Saturday, July 26, 2014


The most anticipated movie of the summer for me. I suppose that is never good. Lucy is an innocent traveler in Taiwan who is pulled into an underworld scheme to be a drug mule. The drug package, that had been surgically inserted into her, ruptures and causes new neural pathways to develop in her brain. This allows her to learn languages quickly (1 hour to learn chinese), see EM radiation (cell phone feeds, etc.) and affect the material world around her. This has possibilities. Unfortunately, they are not realized. Instead of a drug induced, Bourne-like action film, this comes across as a combination of Wanted (also with Morgan Freeman in a god-like, wise sage role) and What the #$*! do we (K)now!? (with its excellent description of bio-chemistry devolving into new-age, self-actualization blather). This film completely missed...

2 stars (out of 5)

Wednesday, July 23, 2014


Richard Linklater puts together great character movies. He is not necessarily worried that something must happen, but is worried that we as viewers know who the characters are, and what they think and feel. Often, this manifests in long dialogues and metaphysical discussions between characters (as in the Before... trilogy). This film has its own device for how to portray character and remarkably it works (and doesn't feel like a gimmick is pushed on you). Linklater filmed his cast every summer over the course of 12 years, and put together a fantastic story of a boy growing up. Our first scene is Mason at the age of 6, and we end with Mason going off to college. The transitions between capture life for this one boy in this one time. It is not universal, but there are universal themes for adolescence and family that everyone can connect with. And even though there is good supporting work, this film is definitely made excellent by the performance of Ellar Coltrane in his role as Mason.

What needs to be done | Write the next part of the movie reviews above, starting right after their last sentence.

Data for analysis |
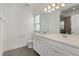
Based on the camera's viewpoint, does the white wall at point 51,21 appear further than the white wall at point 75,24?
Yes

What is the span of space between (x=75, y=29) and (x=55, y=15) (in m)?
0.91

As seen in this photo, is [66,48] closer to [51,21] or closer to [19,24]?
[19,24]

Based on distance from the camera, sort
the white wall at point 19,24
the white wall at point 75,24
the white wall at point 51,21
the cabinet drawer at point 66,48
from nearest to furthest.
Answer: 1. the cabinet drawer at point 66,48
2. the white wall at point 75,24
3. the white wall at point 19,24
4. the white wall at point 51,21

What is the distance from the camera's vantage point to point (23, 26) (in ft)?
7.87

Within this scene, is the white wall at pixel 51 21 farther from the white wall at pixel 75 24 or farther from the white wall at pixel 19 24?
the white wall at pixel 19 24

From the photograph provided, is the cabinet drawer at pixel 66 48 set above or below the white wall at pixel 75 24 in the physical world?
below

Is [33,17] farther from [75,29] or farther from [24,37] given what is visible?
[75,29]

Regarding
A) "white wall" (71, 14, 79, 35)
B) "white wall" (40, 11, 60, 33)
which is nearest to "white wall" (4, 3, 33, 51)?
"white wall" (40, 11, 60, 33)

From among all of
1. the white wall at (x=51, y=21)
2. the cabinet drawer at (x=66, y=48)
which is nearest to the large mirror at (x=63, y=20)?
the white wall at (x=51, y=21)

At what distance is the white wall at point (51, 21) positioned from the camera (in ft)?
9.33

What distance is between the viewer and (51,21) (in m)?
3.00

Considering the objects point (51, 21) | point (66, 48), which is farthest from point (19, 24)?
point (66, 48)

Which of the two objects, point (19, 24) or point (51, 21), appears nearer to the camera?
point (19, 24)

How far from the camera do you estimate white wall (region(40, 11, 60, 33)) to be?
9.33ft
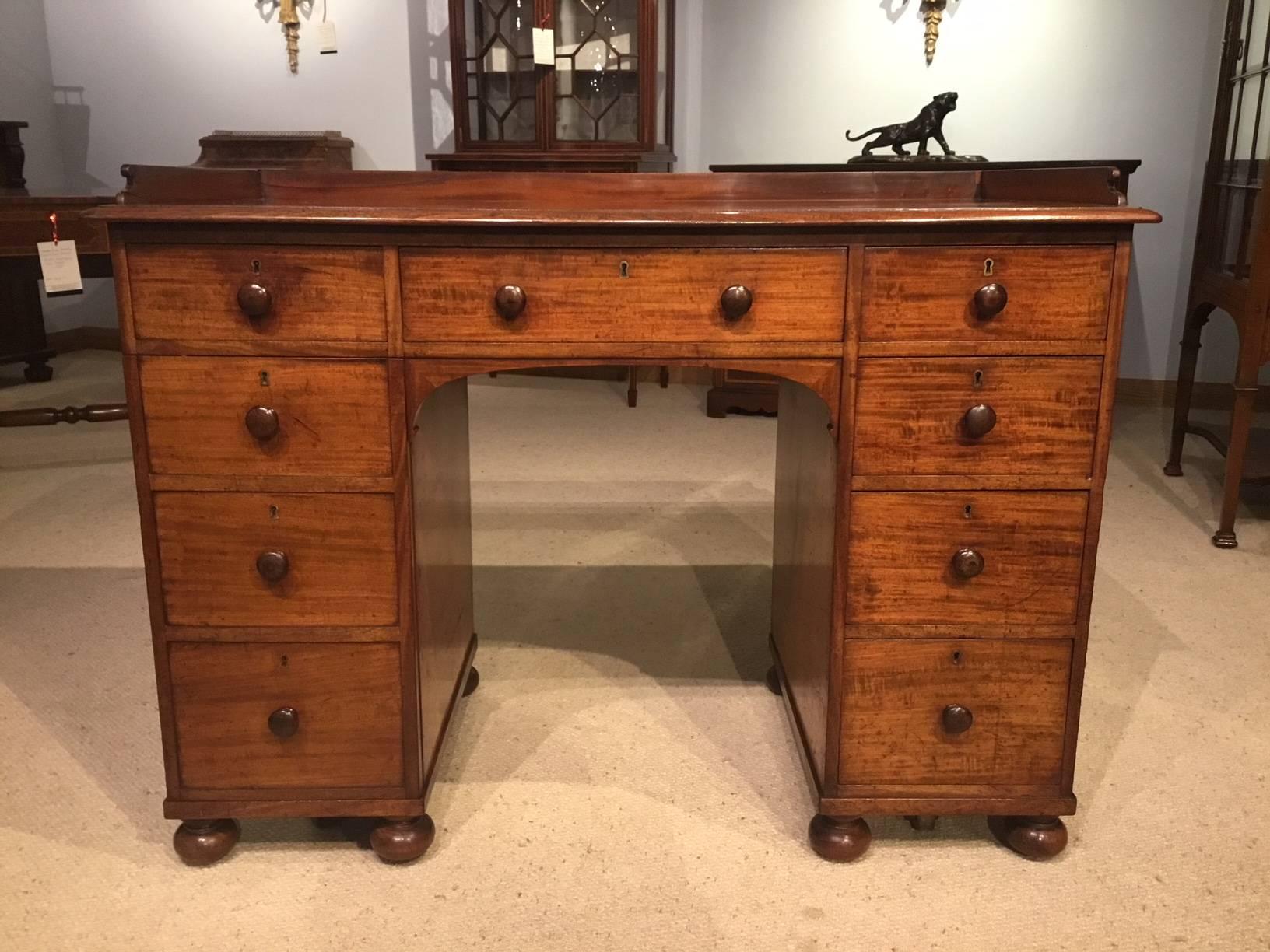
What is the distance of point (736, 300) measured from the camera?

Output for this exercise |
5 stars (out of 5)

Friday, July 11, 2014

Dawn of the Planet of the Apes

Picking up a few years after Rise of the Planet of the Apes, Cesar and his monkey friends have taken over the redwoods of Marin county (north of San Francisco). They have not seen people for years and believe them to be extinct. In fact, most people have died out, but there is a small colony surviving in San Francisco. The virus has burnt itself out and the remaining people are starting to work at rebuilding civilization. The first step to rebuilding civilization is electricity, so a team of explorers travels north to see if the hydroelectric plant there can be fixed to provide power to SF. People, meet Apes. Of course there is tension, and fear, and racism (Apeism?). But quality leadership leads us past all that, working toward a better life for everyone. Kind of fun to see ideas of racism and pacifism and nationalism portrayed in such an extreme environment that it really becomes obvious what the thinking about these ideologies is. Well done. Entertaining and a bit of thinking.
4 stars (out of 5)

Thursday, July 10, 2014

White House Down

Channing Tatum is a capitol police looking for work in the White House. His daughter is a politico and huge fan of President Jamie Foxx. When they are there to tour, terrorists take over the building nearly completely. Of course, the 'nearly' is required so that Tatum and his daughter can save the day and save Foxx. This is similar to Olympus has Fallen, but with a homegrown terrorist operation instead of a foreign one. And this was better. Maybe the father/daughter thing? Maybe Tatum is a better 'down on your luck' kind of guy than Butler? Maybe the small amount of political dealing that went along with the invasion? Not exactly sure. But let's be clear, this was not tons better, just a bit. If you are going to choose only one White House terrorist film to watch late at night, this one gets it by a margin.